Lay out every one of the rows below as a numbered list, skipping the blank lines and leaving the pictures out.
════════
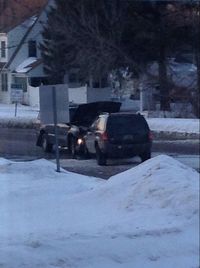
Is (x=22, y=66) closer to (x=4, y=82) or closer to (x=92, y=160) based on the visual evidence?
(x=4, y=82)

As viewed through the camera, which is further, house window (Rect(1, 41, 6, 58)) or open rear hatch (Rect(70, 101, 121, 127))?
house window (Rect(1, 41, 6, 58))

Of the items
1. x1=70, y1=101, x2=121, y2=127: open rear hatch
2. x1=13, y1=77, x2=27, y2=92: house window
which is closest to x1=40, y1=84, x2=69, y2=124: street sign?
x1=70, y1=101, x2=121, y2=127: open rear hatch

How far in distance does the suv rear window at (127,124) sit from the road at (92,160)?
0.75 meters

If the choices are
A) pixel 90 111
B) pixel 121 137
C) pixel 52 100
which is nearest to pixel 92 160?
pixel 90 111

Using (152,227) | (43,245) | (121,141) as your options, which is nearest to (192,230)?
(152,227)

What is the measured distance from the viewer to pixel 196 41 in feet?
36.8

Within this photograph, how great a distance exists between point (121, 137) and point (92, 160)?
111 inches

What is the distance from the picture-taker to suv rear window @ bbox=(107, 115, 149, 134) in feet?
59.6

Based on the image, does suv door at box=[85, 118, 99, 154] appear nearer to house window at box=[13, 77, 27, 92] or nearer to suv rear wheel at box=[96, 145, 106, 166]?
suv rear wheel at box=[96, 145, 106, 166]

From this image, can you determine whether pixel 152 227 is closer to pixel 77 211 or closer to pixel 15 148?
pixel 77 211

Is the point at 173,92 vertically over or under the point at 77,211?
over

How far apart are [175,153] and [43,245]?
1427cm

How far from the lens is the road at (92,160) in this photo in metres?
18.4

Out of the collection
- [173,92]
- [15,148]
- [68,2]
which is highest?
[68,2]
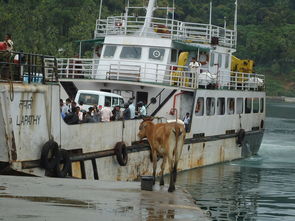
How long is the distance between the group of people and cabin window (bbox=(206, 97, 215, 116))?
15.2 feet

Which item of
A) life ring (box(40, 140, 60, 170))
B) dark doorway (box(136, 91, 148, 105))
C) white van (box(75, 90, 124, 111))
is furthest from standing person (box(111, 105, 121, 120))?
life ring (box(40, 140, 60, 170))

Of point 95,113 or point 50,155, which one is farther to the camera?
point 95,113

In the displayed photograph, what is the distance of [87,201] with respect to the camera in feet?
46.9

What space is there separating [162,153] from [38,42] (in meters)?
59.8

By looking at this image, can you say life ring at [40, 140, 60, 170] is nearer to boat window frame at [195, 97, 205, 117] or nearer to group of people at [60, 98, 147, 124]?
group of people at [60, 98, 147, 124]

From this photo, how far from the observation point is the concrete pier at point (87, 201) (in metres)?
13.0

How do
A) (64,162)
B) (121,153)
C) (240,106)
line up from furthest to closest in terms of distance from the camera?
(240,106)
(121,153)
(64,162)

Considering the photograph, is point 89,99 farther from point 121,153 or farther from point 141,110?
point 121,153

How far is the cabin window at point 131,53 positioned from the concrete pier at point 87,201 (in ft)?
46.1

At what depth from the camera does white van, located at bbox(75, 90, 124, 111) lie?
27.2 metres

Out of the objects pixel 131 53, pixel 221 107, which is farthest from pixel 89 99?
pixel 221 107

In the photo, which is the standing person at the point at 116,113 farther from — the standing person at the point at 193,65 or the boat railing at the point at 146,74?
the standing person at the point at 193,65

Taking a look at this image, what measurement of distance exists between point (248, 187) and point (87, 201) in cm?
1312

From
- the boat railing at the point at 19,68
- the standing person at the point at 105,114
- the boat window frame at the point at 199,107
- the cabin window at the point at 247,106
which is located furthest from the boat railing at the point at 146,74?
the boat railing at the point at 19,68
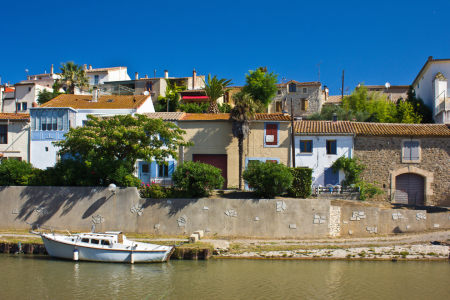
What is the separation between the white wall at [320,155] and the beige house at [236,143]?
1.74 meters

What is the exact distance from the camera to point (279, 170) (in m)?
21.0

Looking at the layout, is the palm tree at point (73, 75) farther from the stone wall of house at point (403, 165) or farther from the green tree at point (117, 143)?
the stone wall of house at point (403, 165)

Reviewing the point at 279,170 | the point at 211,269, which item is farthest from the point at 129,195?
the point at 279,170

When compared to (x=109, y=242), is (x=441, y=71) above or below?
above

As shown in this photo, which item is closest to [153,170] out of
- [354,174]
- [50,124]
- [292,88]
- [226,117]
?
[226,117]

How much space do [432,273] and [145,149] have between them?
55.9 ft

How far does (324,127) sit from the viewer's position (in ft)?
98.1

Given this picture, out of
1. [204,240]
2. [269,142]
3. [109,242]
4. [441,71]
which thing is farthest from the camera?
[441,71]

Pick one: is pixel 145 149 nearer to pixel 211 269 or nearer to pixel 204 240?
pixel 204 240

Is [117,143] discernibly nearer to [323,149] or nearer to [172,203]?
[172,203]

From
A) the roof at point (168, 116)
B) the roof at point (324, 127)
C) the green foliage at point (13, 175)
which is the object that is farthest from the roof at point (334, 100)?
the green foliage at point (13, 175)

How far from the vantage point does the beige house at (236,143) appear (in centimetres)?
2808

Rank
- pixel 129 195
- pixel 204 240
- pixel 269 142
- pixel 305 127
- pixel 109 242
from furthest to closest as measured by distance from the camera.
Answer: pixel 305 127 → pixel 269 142 → pixel 129 195 → pixel 204 240 → pixel 109 242

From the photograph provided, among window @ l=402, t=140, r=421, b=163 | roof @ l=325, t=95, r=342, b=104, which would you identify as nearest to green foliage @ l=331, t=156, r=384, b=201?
window @ l=402, t=140, r=421, b=163
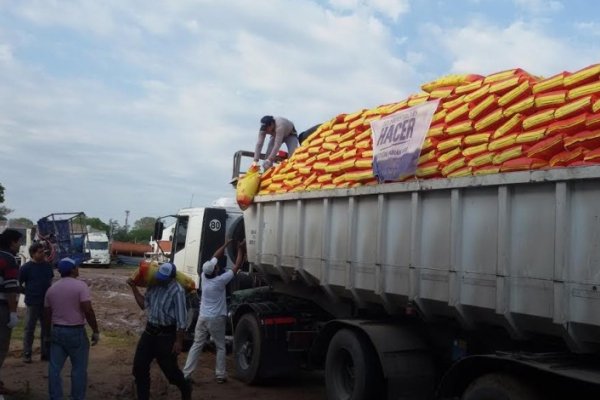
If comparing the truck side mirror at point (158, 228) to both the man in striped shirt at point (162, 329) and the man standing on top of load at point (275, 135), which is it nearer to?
the man standing on top of load at point (275, 135)

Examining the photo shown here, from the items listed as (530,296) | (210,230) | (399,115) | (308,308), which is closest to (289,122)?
(210,230)

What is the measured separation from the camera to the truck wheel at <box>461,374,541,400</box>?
12.0ft

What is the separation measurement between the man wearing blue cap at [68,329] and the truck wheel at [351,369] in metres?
2.35

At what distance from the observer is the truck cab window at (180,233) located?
9906 mm

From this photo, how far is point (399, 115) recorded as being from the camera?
5.43 metres

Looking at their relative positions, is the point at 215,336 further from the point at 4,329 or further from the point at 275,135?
the point at 275,135

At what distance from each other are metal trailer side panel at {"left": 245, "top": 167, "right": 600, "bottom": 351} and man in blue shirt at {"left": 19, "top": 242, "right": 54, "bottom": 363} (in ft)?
12.7

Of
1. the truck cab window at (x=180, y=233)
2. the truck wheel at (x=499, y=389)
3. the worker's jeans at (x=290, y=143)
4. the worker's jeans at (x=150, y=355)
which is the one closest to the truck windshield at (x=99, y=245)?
the truck cab window at (x=180, y=233)

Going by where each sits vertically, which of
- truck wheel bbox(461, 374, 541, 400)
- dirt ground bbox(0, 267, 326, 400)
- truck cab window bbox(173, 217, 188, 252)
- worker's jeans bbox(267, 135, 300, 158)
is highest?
worker's jeans bbox(267, 135, 300, 158)

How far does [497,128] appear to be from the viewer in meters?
4.52

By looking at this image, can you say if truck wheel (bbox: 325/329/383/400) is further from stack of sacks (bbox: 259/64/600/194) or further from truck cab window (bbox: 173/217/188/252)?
truck cab window (bbox: 173/217/188/252)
════════
SOLUTION TO THIS TASK:
1. Is (x=22, y=66) closer to (x=4, y=82) or closer to (x=92, y=160) based on the visual evidence?
2. (x=4, y=82)
3. As viewed through the camera, which is further, house window (Rect(1, 41, 6, 58)) or open rear hatch (Rect(70, 101, 121, 127))?
4. house window (Rect(1, 41, 6, 58))
5. Of the items
6. 1. x1=70, y1=101, x2=121, y2=127: open rear hatch
7. 2. x1=13, y1=77, x2=27, y2=92: house window
8. which is closest to x1=40, y1=84, x2=69, y2=124: street sign?
9. x1=70, y1=101, x2=121, y2=127: open rear hatch
10. How far in distance does the suv rear window at (127,124) sit from the road at (92,160)?
11. 0.75 meters
12. If the choices are
13. A) pixel 90 111
14. B) pixel 121 137
15. C) pixel 52 100
16. which is nearest to pixel 92 160?
17. pixel 90 111
18. Using (152,227) | (43,245) | (121,141) as your options, which is nearest to (192,230)?
19. (152,227)
20. What is the measured distance from the viewer to pixel 196 41 in feet?
21. 36.8
22. Within this photograph, how great a distance exists between point (121, 137) and point (92, 160)?
23. 111 inches
24. What is the distance from the picture-taker to suv rear window @ bbox=(107, 115, 149, 134) in feet?
25. 59.6
26. Based on the image, does suv door at box=[85, 118, 99, 154] appear nearer to house window at box=[13, 77, 27, 92] or nearer to suv rear wheel at box=[96, 145, 106, 166]?
27. suv rear wheel at box=[96, 145, 106, 166]
28. From this image, can you determine whether pixel 152 227 is closer to pixel 77 211 or closer to pixel 15 148?
29. pixel 77 211
30. Is the point at 173,92 vertically over or under the point at 77,211?
31. over
32. How far apart are [175,153] and [43,245]?
33. 1427cm
34. How far from the lens is the road at (92,160) in this photo in metres?
35. 18.4
36. Out of the collection
37. - [173,92]
38. - [15,148]
39. - [68,2]
40. which is highest?
41. [68,2]
42. How long is the distance between the group of people and cabin window (bbox=(206, 97, 215, 116))?
43. 15.2 feet
44. Which item of
45. A) life ring (box(40, 140, 60, 170))
46. B) dark doorway (box(136, 91, 148, 105))
47. C) white van (box(75, 90, 124, 111))
48. is furthest from standing person (box(111, 105, 121, 120))?
49. life ring (box(40, 140, 60, 170))
50. Of point 95,113 or point 50,155, which one is farther to the camera?
51. point 95,113
52. In the displayed photograph, what is the distance of [87,201] with respect to the camera in feet?
53. 46.9
54. What space is there separating [162,153] from [38,42] (in meters)?
55. 59.8
56. By looking at this image, can you say life ring at [40, 140, 60, 170] is nearer to boat window frame at [195, 97, 205, 117] or nearer to group of people at [60, 98, 147, 124]?
57. group of people at [60, 98, 147, 124]
58. From this photo, how far from the observation point is the concrete pier at point (87, 201) (in metres)?
59. 13.0
60. How do
61. A) (64,162)
62. B) (121,153)
63. C) (240,106)
64. line up from furthest to closest in terms of distance from the camera?
65. (240,106)
66. (121,153)
67. (64,162)
68. Considering the photograph, is point 89,99 farther from point 121,153 or farther from point 141,110?
69. point 121,153
70. How far is the cabin window at point 131,53 positioned from the concrete pier at point 87,201 (in ft)?
71. 46.1
72. At what depth from the camera does white van, located at bbox(75, 90, 124, 111) lie?
73. 27.2 metres
74. Out of the objects pixel 131 53, pixel 221 107, which is farthest from pixel 89 99?
75. pixel 221 107
76. In the photo, which is the standing person at the point at 116,113 farther from — the standing person at the point at 193,65 or the boat railing at the point at 146,74?
77. the standing person at the point at 193,65
78. Taking a look at this image, what measurement of distance exists between point (248, 187) and point (87, 201) in cm?
79. 1312
80. From
81. - the boat railing at the point at 19,68
82. - the standing person at the point at 105,114
83. - the boat window frame at the point at 199,107
84. - the cabin window at the point at 247,106
85. which is located furthest from the boat railing at the point at 146,74?
86. the boat railing at the point at 19,68
87. What is the separation between the white wall at [320,155] and the beige house at [236,143]?
88. 1.74 meters
89. What is the exact distance from the camera to point (279, 170) (in m)?
90. 21.0
91. Looking at the layout, is the palm tree at point (73, 75) farther from the stone wall of house at point (403, 165) or farther from the green tree at point (117, 143)?
92. the stone wall of house at point (403, 165)
93. Reviewing the point at 279,170 | the point at 211,269, which item is farthest from the point at 129,195?
94. the point at 279,170
95. When compared to (x=109, y=242), is (x=441, y=71) above or below?
96. above
97. As shown in this photo, which item is closest to [153,170] out of
98. - [354,174]
99. - [50,124]
100. - [292,88]
101. - [226,117]
102. ?
103. [226,117]
104. How much space do [432,273] and [145,149] have between them?
105. 55.9 ft
106. How far does (324,127) sit from the viewer's position (in ft)?
107. 98.1
108. Given this picture, out of
109. 1. [204,240]
110. 2. [269,142]
111. 3. [109,242]
112. 4. [441,71]
113. which thing is farthest from the camera?
114. [441,71]
115. Pick one: is pixel 145 149 nearer to pixel 211 269 or nearer to pixel 204 240?
116. pixel 204 240
117. Is [117,143] discernibly nearer to [323,149] or nearer to [172,203]?
118. [172,203]
119. From
120. A) the roof at point (168, 116)
121. B) the roof at point (324, 127)
122. C) the green foliage at point (13, 175)
123. which is the object that is farthest from the roof at point (334, 100)?
124. the green foliage at point (13, 175)
125. How far from the vantage point does the beige house at (236,143) appear (in centimetres)?
126. 2808
127. Rank
128. - pixel 129 195
129. - pixel 204 240
130. - pixel 269 142
131. - pixel 305 127
132. - pixel 109 242
133. from furthest to closest as measured by distance from the camera.
134. Answer: pixel 305 127 → pixel 269 142 → pixel 129 195 → pixel 204 240 → pixel 109 242
135. From the photograph provided, among window @ l=402, t=140, r=421, b=163 | roof @ l=325, t=95, r=342, b=104, which would you identify as nearest to green foliage @ l=331, t=156, r=384, b=201?
136. window @ l=402, t=140, r=421, b=163
137. If comparing the truck side mirror at point (158, 228) to both the man in striped shirt at point (162, 329) and the man standing on top of load at point (275, 135), which is it nearer to?
138. the man standing on top of load at point (275, 135)
139. Examining the photo shown here, from the items listed as (530,296) | (210,230) | (399,115) | (308,308), which is closest to (289,122)?
140. (210,230)
141. What is the measured separation from the camera to the truck wheel at <box>461,374,541,400</box>?
142. 12.0ft
143. What is the separation measurement between the man wearing blue cap at [68,329] and the truck wheel at [351,369] in metres?
144. 2.35
145. At what distance from the observer is the truck cab window at (180,233) located?
146. 9906 mm
147. From this photo, how far is point (399, 115) recorded as being from the camera?
148. 5.43 metres
149. Looking at their relative positions, is the point at 215,336 further from the point at 4,329 or further from the point at 275,135?
150. the point at 275,135
151. At what distance from each other are metal trailer side panel at {"left": 245, "top": 167, "right": 600, "bottom": 351} and man in blue shirt at {"left": 19, "top": 242, "right": 54, "bottom": 363} (in ft)?
152. 12.7
153. Of
154. 1. the truck cab window at (x=180, y=233)
155. 2. the truck wheel at (x=499, y=389)
156. 3. the worker's jeans at (x=290, y=143)
157. 4. the worker's jeans at (x=150, y=355)
158. which is the one closest to the truck windshield at (x=99, y=245)?
159. the truck cab window at (x=180, y=233)
160. Going by where each sits vertically, which of
161. - truck wheel bbox(461, 374, 541, 400)
162. - dirt ground bbox(0, 267, 326, 400)
163. - truck cab window bbox(173, 217, 188, 252)
164. - worker's jeans bbox(267, 135, 300, 158)
165. is highest?
166. worker's jeans bbox(267, 135, 300, 158)
167. How far does [497,128] appear to be from the viewer in meters?
168. 4.52
169. By looking at this image, can you say if truck wheel (bbox: 325/329/383/400) is further from stack of sacks (bbox: 259/64/600/194) or further from truck cab window (bbox: 173/217/188/252)?
170. truck cab window (bbox: 173/217/188/252)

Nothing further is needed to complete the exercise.